第八十七話「カント村の魔獣マルモグラ」
カント村は、これまでに立ち寄った村々の中でも、随分と整っていた。木材と煉瓦を使った建物がきちんと並び、道もある程度舗装されていて、村というよりは小さな町に近い印象を受ける。
「へぇ、ここはミネラ村よりもずっと栄えてるな」
そう思わず口に出した俺に、リラが影の中からひょっこりと念話を送ってきた。
『そうだねー。でも、光るほどじゃないなー。私がねー』
よくわからん基準だな。返答に困るぞ。と内心で突っ込みながら、俺はカント村の外れにある畑を見渡した。
人参、蕪、大根……主に根菜類を栽培しているという畑が、見るも無惨な状態になっていた。そこら中が盛り上がり、巨大なモグラ塚のようなものが点在している。

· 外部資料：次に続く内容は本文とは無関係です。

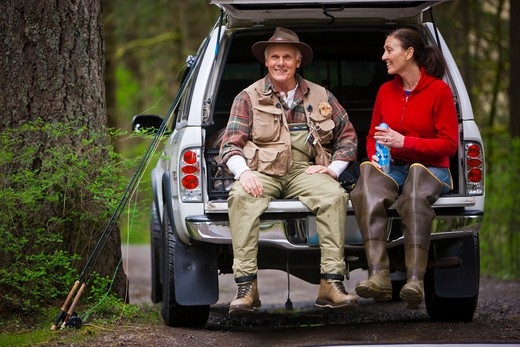 Stock Photo: 4064R-219 USA, Washington, Vancouver, Smiling couple sitting in back of car after fishing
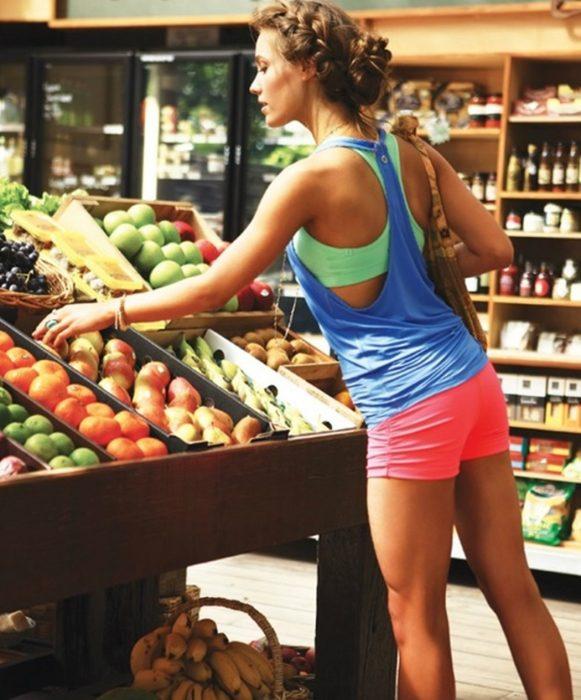 Chica en el supermercado comprando comida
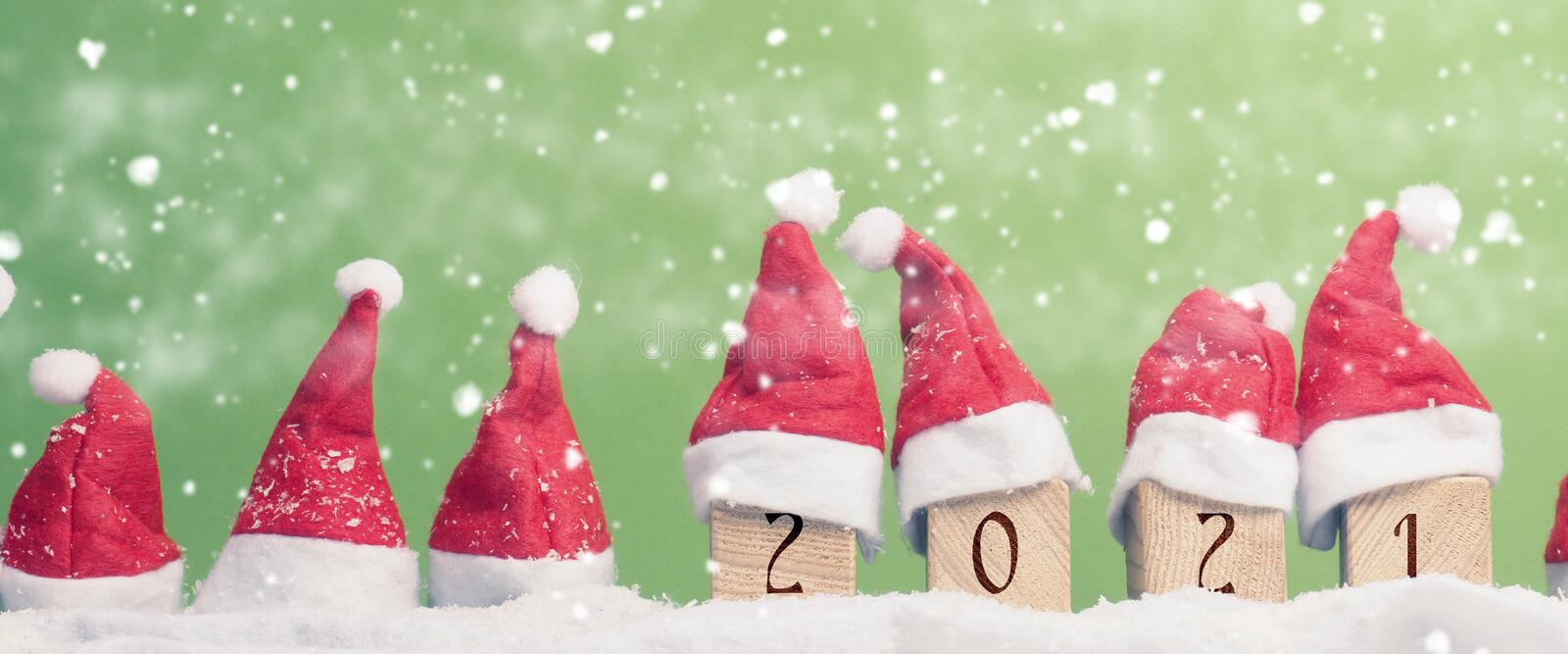 Many hats of Santa in a row with snow royalty free stock photo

いや、モグラ塚というにはスケールが違いすぎる。普通のそれが拳くらいだとすれば、ここにあるのはマンホールサイズだ。
「……これが魔獣の仕業か」
案内してくれた村人は、その状況を確認させると、「多分、マルモグラの魔獣だと思うんだけどね。こんなにされちゃってほんと困ってるんだ。じゃあ、頼んだよ」とだけ言い残し、颯爽と去っていった。
無責任ってレベルじゃない。
俺が溜め息を吐いていると、後ろでダッジたち三人が畑を見回していた。
「広い……」と俺が思わず呟くと、すぐに「だな」とダッジが軽く応じてくる。
「まあでもやるしかねえ。どうする? 早速使うか?」とバンゴ。
彼の背中には、なにやら金属の箱のようなものが括りつけられていた。聞けば、モグラ退治用の“魔獣寄せ”魔道具らしい。魔力の匂いを撒き、魔獣を誘い出す仕組みだという。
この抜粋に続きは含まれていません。